HAMPSHIRE
COLLEGE

HACU 234 Traveling Identities: Immigrants, Exiles and Sojourners in Film, Literature and Culture

 

 

Film Notes: HATE

Credits and notes are contained in your course packet.

Discussion questions:

1. Describe the three main protagonists in the film--Hubert, the Afro-Caribbean, Said, the North African, and Vinz, the Jewish character--and their relationship with each other. How do the three characters identify themselves in relation to their immigrant families/parents, France and French national culture, the international youth culture, gangs, the police, their ethnic heritage?

2. In his book Immigration, 'Race', and Ethnicity in Contemporary France (1995), Alec Hargreaves writes: The most influential model for youth gangs of immigrant origin in France is the Zulu Nation, founded in New York in 1975 by the black American activist Africa Bambatta. Since the mid-1980s, its example has been followed in many of France's banlieues. Most of these gangs, who refer to themselves generally as Zulus, have chosen American-English names such as Black Dragon, Criminal Action Force and Fight Boys. They dress in the stylized fashion of young black Americans, incorporate liberal doses of American English into their linguistic codes [the so-called verlan, back-slang], and have adapted the rhythms of rap into newly inflected forms of French. While physically confined to small localities within particular banlieues, in their signifying practices they are part of a global post- colonial culture. ... Gang members share linguistic and other codes and identify with particular territories, both concrete and mythical. Gang cultures do not, however, represent a continuation of the cultural traditions imported by immigrants. They owe far more to the youth cultures of France and the Black Atlantic, with which they interface through the media. While only a minority of immigrant-born youths are gang members, there is among them a much wider identification with the transnational nexus at the heart of gang cultures. (139) Comment on the ways in which the characters in the film incorporate these transnational codes and elements of both black Atlantic and white American culture transmitted through the US-dominated mass media that set them apart from both the cultural heritage of their parents and a specifically French cultural mold.

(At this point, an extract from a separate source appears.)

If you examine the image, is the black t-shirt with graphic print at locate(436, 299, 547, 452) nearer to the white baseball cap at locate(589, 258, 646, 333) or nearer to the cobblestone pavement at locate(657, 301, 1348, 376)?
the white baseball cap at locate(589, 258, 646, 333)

3. HATE is set in the so-called banlieues, suburban districts of large cities such as Paris or Lyon that have become synonymous with areas of acute social disadvantage--poverty, high unemployment, and immigrant minority or disenfranchised groups who have been excluded from French society. Describe the ways in which the film represents the banlieue in which the three main characters find themselves trapped. How does the mise-en-scene of the film (setting, lighting, camera angles, framing etc.) suggest the alienation of the banlieue's inhabitants?

4. Analyze the role of mass media, specifically television and advertising in the representation and self-perception of the disadvantaged ethnic and immigrant youths in the film Comment on specific scenes from the film that address this issue.

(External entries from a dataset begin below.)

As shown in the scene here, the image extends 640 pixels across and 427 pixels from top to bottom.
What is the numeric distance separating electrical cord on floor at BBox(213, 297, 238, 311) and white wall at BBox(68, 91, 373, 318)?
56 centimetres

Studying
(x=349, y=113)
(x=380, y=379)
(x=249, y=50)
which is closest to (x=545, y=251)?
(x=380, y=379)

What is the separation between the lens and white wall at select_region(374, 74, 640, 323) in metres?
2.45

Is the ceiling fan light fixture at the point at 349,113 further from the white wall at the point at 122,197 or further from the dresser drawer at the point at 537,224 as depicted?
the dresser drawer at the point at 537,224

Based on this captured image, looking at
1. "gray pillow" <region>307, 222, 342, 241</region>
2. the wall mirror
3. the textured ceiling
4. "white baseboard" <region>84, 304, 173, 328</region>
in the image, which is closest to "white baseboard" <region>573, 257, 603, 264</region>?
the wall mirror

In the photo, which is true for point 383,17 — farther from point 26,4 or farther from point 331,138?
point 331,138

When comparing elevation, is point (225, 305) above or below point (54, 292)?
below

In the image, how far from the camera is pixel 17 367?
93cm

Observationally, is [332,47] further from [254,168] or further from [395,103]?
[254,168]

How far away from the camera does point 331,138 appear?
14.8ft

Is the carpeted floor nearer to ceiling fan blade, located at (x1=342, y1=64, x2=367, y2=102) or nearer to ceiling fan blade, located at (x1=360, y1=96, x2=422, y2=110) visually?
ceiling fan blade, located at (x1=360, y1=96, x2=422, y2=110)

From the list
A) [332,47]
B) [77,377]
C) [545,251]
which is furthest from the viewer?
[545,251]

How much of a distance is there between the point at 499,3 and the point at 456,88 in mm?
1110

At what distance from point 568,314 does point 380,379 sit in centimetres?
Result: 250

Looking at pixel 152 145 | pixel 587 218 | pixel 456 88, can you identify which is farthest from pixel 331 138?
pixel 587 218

5. Olivier Mongin in Esprit has written that the film is about "the impossibility of developing an identity, personal or collective." Do you agree with this statement? If so, why? If not, present your reasons for an alternative reading. Comment on the ending of the film.

6. Analyze the different manifestations of violence in the film, and comment on how the various characters respond to and deal with daily violence and police brutality in their lives.